Thank you, Tommy, for a beautiful story about courage and reconciliation. And also for me, a gentle nudge to look in the face my own sins of omission and perhaps find some courage, hidden within, to follow in Woody's footsteps.

He made this world a better place.

Anonymous said...

It's never to late to say you are sorry. Great Story!

Anonymous said...

D*m you Tommy. Why do you always slip up behind me and make me cry?

Lynne Stevenson said...

What a wonderful tribute to the man Woody Cooper ultimately became in adulthood! There is no statute of limitations on forgiveness or courage. May God bless and keep his friends and family, especially Ms. Counts and his wife, in His loving grasp today and always.

Dr. Jimmy said...

Many of us raised in the South have changed our viewpoints, like Woody did. I remember "whites only" bathrooms in Belk's downtown and sitting only on the front seats of the bus because we had to avoid contact with "them." We have come a long ways since those times, and yet we still have so far to go.

Anonymous said...

It still behooves me that people thought they were right in what they did .They still believes Black were wanting to be with them but the truth is they were fighting for equality. Blacks from that era will tell you they felt they were better people for not hating and how they held on to their love of God and another secret they still do think they were better.

Ronald said...

Great story, Tommy.
I read the first 5 or 6 paragraphs, went and got a cup of coffee, and then came back and finished it.
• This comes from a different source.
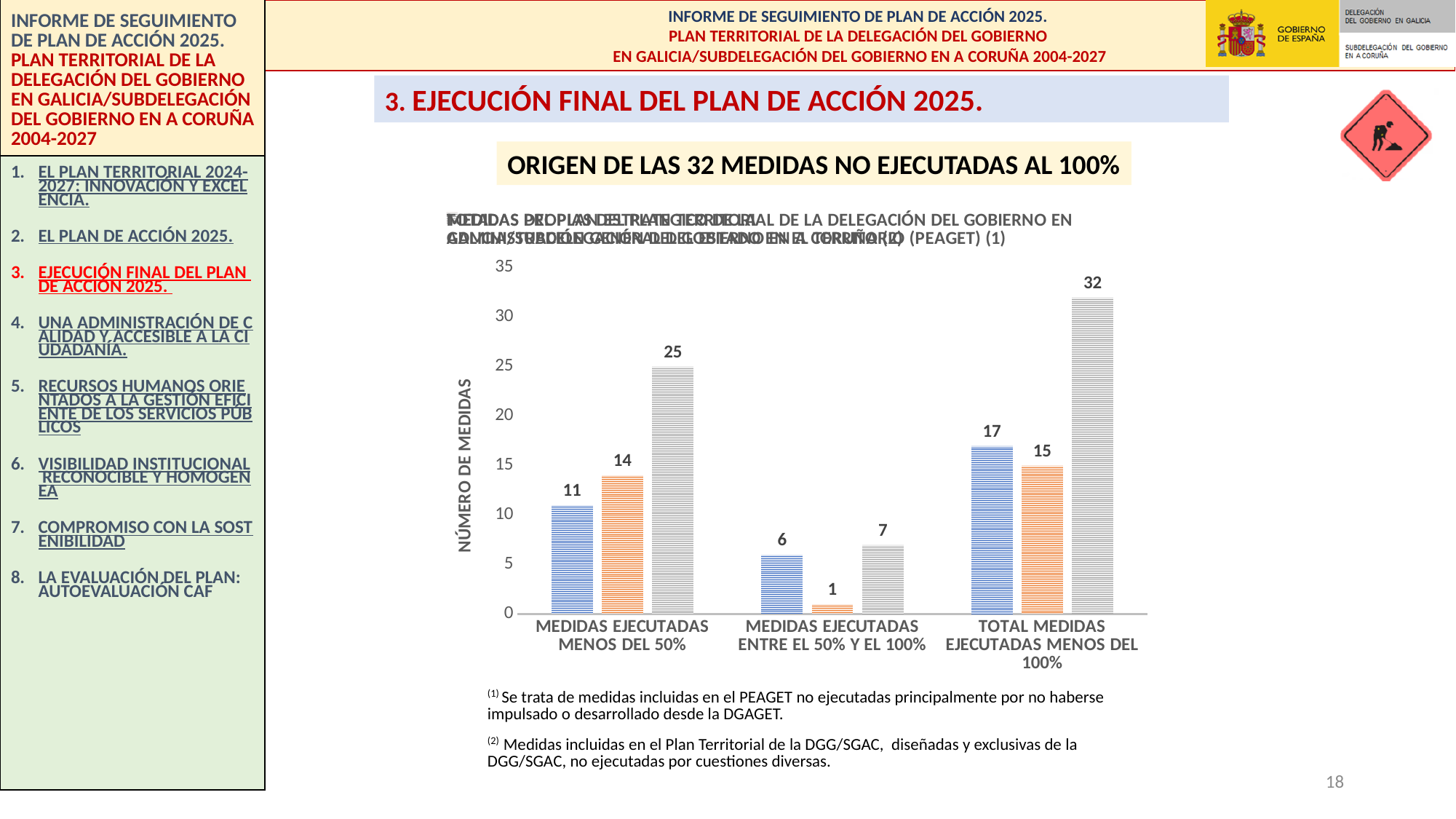
How many categories are shown on the x axis of the chart? 3 What is the value of the grey bar for 'MEDIDAS EJECUTADAS MENOS DEL 50%'? 25 What is the label of the vertical axis of the chart? NÚMERO DE MEDIDAS What is the value of the blue bar for 'MEDIDAS EJECUTADAS MENOS DEL 50%'? 11 What is the difference between the blue bar and the orange bar for 'MEDIDAS EJECUTADAS MENOS DEL 50%'? 3 Which category has the lowest orange bar? MEDIDAS EJECUTADAS ENTRE EL 50% Y EL 100% What is the value of the orange bar for 'MEDIDAS EJECUTADAS ENTRE EL 50% Y EL 100%'? 1 For 'TOTAL MEDIDAS EJECUTADAS MENOS DEL 100%', which is larger, the blue bar or the orange bar? The blue bar Which category has the highest grey bar? TOTAL MEDIDAS EJECUTADAS MENOS DEL 100% What type of chart is shown on the slide? Bar chart What is the value of the grey bar for 'TOTAL MEDIDAS EJECUTADAS MENOS DEL 100%'? 32 What is the difference between the grey bars for 'TOTAL MEDIDAS EJECUTADAS MENOS DEL 100%' and 'MEDIDAS EJECUTADAS MENOS DEL 50%'? 7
The break kept me from tearing up- I hate it when that happens!

Anonymous said...

Thank you Tommy for your wonderful words about my father. He was a brave, truthful, loving person. I am so proud of all the things he did in his life. I would also like to thank all the folks for there kind thoughts.
God Bless You All,
Mitchell Haywood Cooper

Bob said...

This great story (thank you, Tommy) endures. I just (3/4/2015) shared the link to this excellent story about Woody Cooper (RIP) with friends with whom I was discussing the sad incident in 1957 of Dorothy Counts — that brave young girl walking so steadfastly in her beautiful dress, her head held high.
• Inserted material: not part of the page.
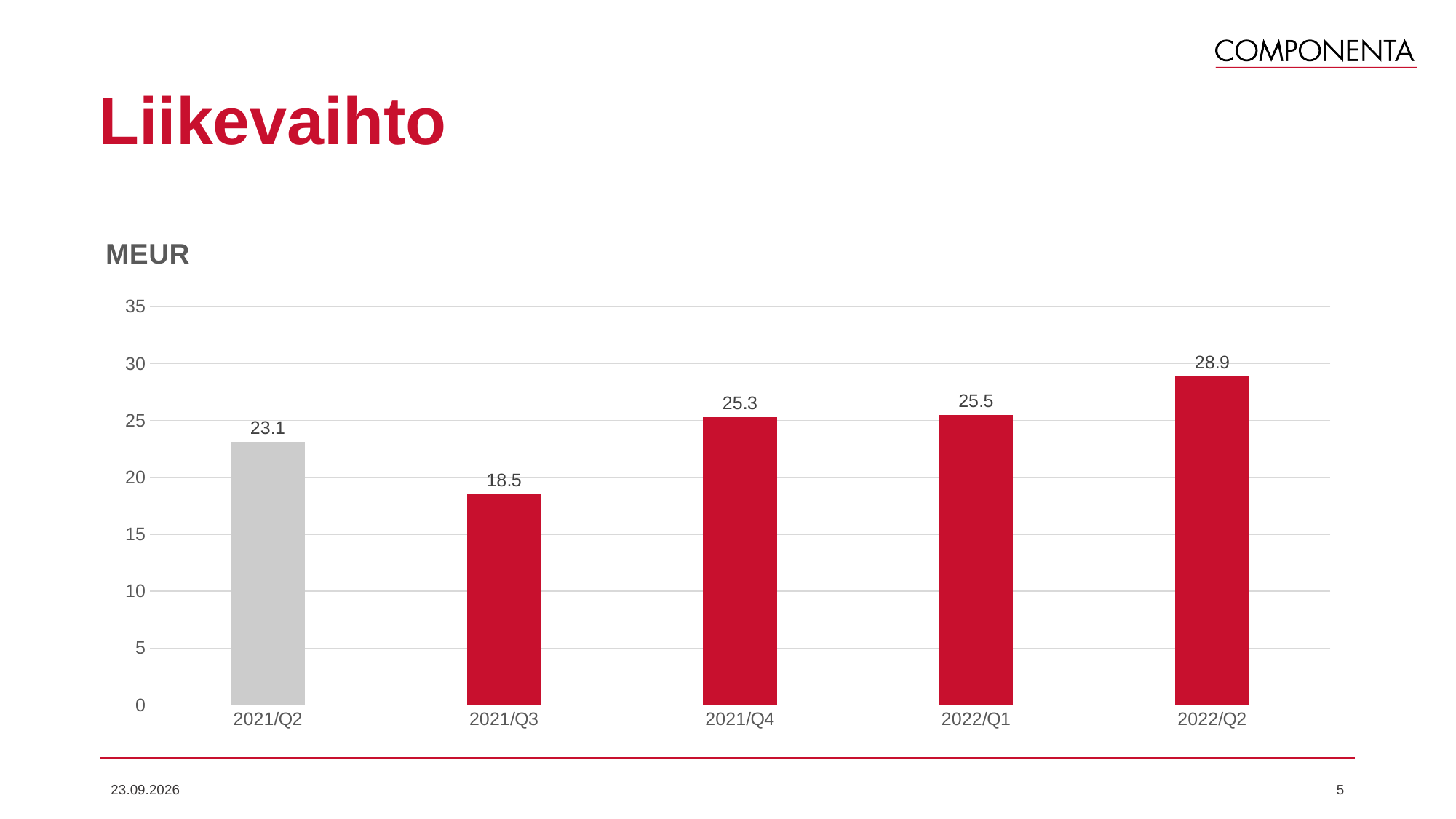
Is the value for 2021/Q3 greater or less than 20? less What is the difference between the values for 2022/Q2 and 2021/Q2? 5.8 What is the value for 2021/Q2? 23.1 What is the difference between the values for 2021/Q4 and 2021/Q3? 6.8 How many quarters are shown on the chart? 5 What kind of chart is shown on the slide? bar chart What is the value for 2022/Q2? 28.9 Which is larger, the value for 2021/Q2 or the value for 2021/Q4? 2021/Q4 Which quarter has the lowest value? 2021/Q3 What is the value for 2021/Q3? 18.5 What unit is shown above the chart? MEUR Which quarter has the highest value? 2022/Q2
Thank you, Tommy Tomlinson.

Anonymous said...

How in the world story of a hero? Dorothy is the hero he is not the heroes you said he did not taunt her or Abuse her but neither did he help her. You know not making a decision is making a decision he could have stood out that day and taken the idiots behind her and kept them off her but he chose not to chose to stand in the background and watch her be taunted and destroy that's no hero to me

Anonymous said...

Wow. just came across this blog post researching Dorothy Counts. Masterfully written, Tommy...Some great wording in there.

Unknown said...

I can respect a man more for being brave and speaking out before his last days living. Too many people like to speak their peace and shame before they die. I feel this is due to shame, guilt and the need of redemption. The question is, "Why not before"?

bridget johnson said...

They became close friends and remember he was a child, it is the teacher's you should mad at because the children was copying their behaviour towards Dorothy ...

tony lee said...

thisi amazing.. a history of unknown..

Anonymous said...

And here we are in 2023 when racism is more than alive and well in america. We are a sad country with a violent history and continue to bury our heads in denial

Anonymous said...

Maybe you should have read the story again. These two individuals, a black woman and a white man became best friends. Maybe things didn't playout the way you felt they should have, but in fact they truly did. I had heard Ms Counts talk about Mr Cooper. There was no hate at any time for her toward him nor him for her. Only the good came out in the end for both of them to share with one another and cherrish. True admiration for one another.

Amanda said...

Those Black men, women and children kept their heads up and focus on Jesus instead of the bigoted demons before them. They were and still are better than those racists who are burning in Hell if they didn't repent of the hate in their hearts. Woody made the cut just in time.

Anonymous said...

May he rest in peace. If he were a brave man,he would have taken up for Dorothy back then and not did the things he did. Yes I'm posting Anonymous. But I'm a white female.